Don’t try to work in dangerous weather. If there is lightning, flooding, dangerously strong winds, or tornadoes, just go inside and wait it out.
Don’t play loud music while running machinery. You might miss hearing someone yelling at you.
Don’t wear jewelry while working on the farm. Flat, post earrings are safe — not hoops or dangles. Necklaces, rings, bracelets, and the like are all no-nos. If you have long hair, pull it back as well; It can also get caught in machinery, as can long or loose clothing.
Never turn your back on an intact male animal, or any unfamiliar animal, especially during breeding season or when a female in heat is nearby.
Don’t keep dangerous or aggressive animals. If you know a particular animal is dangerous, it needs to be culled from your farm and from breeding, as aggression can be an inherited trait.

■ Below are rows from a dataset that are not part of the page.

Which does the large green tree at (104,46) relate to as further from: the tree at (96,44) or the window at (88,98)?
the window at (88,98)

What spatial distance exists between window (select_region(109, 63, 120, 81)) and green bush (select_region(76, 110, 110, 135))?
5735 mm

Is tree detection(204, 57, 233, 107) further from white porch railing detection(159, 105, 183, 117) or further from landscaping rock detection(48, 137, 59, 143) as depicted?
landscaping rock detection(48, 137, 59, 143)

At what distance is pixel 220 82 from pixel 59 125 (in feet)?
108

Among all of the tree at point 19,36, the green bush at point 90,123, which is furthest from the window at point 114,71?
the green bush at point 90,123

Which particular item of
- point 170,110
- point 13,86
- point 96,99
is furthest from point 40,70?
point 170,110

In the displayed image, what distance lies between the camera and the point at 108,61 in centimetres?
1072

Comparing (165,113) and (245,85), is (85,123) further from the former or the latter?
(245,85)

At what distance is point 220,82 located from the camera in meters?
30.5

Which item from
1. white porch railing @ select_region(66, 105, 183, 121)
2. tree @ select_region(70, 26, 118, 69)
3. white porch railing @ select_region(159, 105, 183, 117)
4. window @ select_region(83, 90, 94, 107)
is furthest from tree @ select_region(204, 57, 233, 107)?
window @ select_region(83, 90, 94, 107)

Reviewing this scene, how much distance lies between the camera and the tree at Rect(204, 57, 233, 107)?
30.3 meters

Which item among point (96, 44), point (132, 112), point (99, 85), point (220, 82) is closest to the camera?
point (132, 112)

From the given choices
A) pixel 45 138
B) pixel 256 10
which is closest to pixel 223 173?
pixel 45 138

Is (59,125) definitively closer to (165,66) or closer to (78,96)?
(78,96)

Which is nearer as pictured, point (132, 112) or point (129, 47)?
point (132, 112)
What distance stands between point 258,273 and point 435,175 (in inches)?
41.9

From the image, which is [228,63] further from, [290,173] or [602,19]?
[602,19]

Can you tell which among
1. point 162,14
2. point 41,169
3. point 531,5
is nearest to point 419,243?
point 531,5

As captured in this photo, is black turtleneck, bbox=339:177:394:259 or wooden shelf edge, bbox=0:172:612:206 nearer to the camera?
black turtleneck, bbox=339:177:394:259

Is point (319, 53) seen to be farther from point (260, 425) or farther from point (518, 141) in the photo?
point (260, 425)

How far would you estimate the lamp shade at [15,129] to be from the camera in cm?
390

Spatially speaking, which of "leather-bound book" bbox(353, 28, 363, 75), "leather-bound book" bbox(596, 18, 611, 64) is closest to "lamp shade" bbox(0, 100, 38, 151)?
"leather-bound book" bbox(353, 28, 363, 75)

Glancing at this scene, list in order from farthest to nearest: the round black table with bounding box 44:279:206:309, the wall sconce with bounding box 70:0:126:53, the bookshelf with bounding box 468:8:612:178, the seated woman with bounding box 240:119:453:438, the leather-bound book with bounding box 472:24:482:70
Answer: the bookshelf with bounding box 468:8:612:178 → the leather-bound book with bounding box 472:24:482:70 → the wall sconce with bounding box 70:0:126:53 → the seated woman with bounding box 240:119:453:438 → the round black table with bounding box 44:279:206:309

If you must wait until after the breeding season, never tend to it alone and never let children care for it. Put signs on its enclosure that it is dangerous. Keep the gate locked (not just latched).
Clearly mark “off limits” areas to visitors or children. Any area which stores dangerous machinery, livestock, chemicals/medications, or tools needs to be locked up.
Avoid barbed wire. Just spend a little more for a better quality fencing material. If you don’t, the first time you, an animal, or a child gets wrapped in it, you will regret it. (Trust me — it hurts.) If you do have barbed wire, never electrify it.
If you’re working alone, let people know when to expect you. Sometimes farmers will work well past dark, so if you plan to be home by a certain time tell someone so they know to look for you if you aren’t back.
Never do farm work while intoxicated in any way. This includes being sleep-deprived or on medication. And never smoke in a barn or a dry field. (Or at all, if you value your lungs.)
Use common sense. If it seems like a bad idea, don’t do it.
Bonus: Accidents will happen no matter how careful you are, so just be prepared by staying calm, knowing how to do basic first aid, and having an emergency first aid kit.